Directions: Please convert all of the material below into a JSON list of strings, one string per line, with blank lines and the pictures left out.

Records:
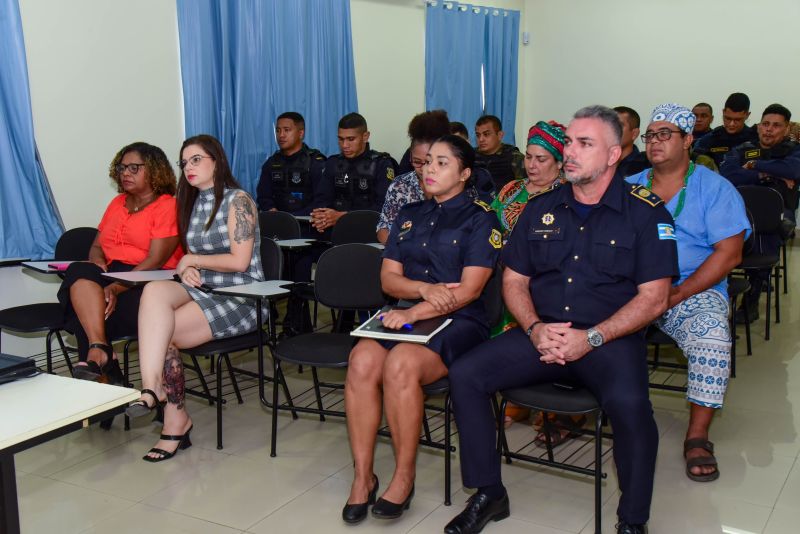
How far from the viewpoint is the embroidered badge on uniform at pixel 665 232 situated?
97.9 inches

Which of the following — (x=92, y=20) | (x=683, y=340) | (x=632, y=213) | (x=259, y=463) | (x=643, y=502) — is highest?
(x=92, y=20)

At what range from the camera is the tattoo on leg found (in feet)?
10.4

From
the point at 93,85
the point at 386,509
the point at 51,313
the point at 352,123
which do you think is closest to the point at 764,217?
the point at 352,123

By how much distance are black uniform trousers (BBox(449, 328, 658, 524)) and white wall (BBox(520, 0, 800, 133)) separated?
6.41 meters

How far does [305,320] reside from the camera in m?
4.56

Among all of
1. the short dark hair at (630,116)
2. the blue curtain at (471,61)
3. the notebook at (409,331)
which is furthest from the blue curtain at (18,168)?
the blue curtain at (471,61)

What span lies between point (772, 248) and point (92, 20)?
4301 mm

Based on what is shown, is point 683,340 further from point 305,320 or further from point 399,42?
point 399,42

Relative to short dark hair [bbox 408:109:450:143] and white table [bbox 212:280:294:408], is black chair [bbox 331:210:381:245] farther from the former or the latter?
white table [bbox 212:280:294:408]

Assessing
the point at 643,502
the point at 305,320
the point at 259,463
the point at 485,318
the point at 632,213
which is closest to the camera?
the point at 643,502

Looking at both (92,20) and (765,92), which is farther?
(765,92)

Completed task:
[
  "How far from the viewpoint is the embroidered badge on uniform at pixel 665 232 situated?",
  "97.9 inches",
  "Which of the following — (x=92, y=20) | (x=683, y=340) | (x=632, y=213) | (x=259, y=463) | (x=643, y=502) — is highest?",
  "(x=92, y=20)",
  "At what range from the camera is the tattoo on leg found (in feet)?",
  "10.4",
  "From",
  "the point at 93,85",
  "the point at 386,509",
  "the point at 51,313",
  "the point at 352,123",
  "which do you think is closest to the point at 764,217?",
  "the point at 352,123",
  "By how much distance are black uniform trousers (BBox(449, 328, 658, 524)) and white wall (BBox(520, 0, 800, 133)) separated?",
  "6.41 meters",
  "How far does [305,320] reside from the camera in m?",
  "4.56",
  "Among all of",
  "1. the short dark hair at (630,116)",
  "2. the blue curtain at (471,61)",
  "3. the notebook at (409,331)",
  "which is furthest from the blue curtain at (18,168)?",
  "the blue curtain at (471,61)",
  "What span lies between point (772, 248) and point (92, 20)?",
  "4301 mm",
  "Based on what is shown, is point 683,340 further from point 305,320 or further from point 399,42?",
  "point 399,42",
  "Relative to short dark hair [bbox 408:109:450:143] and white table [bbox 212:280:294:408], is black chair [bbox 331:210:381:245] farther from the former or the latter?",
  "white table [bbox 212:280:294:408]",
  "Assessing",
  "the point at 643,502",
  "the point at 305,320",
  "the point at 259,463",
  "the point at 485,318",
  "the point at 632,213",
  "which is closest to the camera?",
  "the point at 643,502",
  "Looking at both (92,20) and (765,92), which is farther?",
  "(765,92)"
]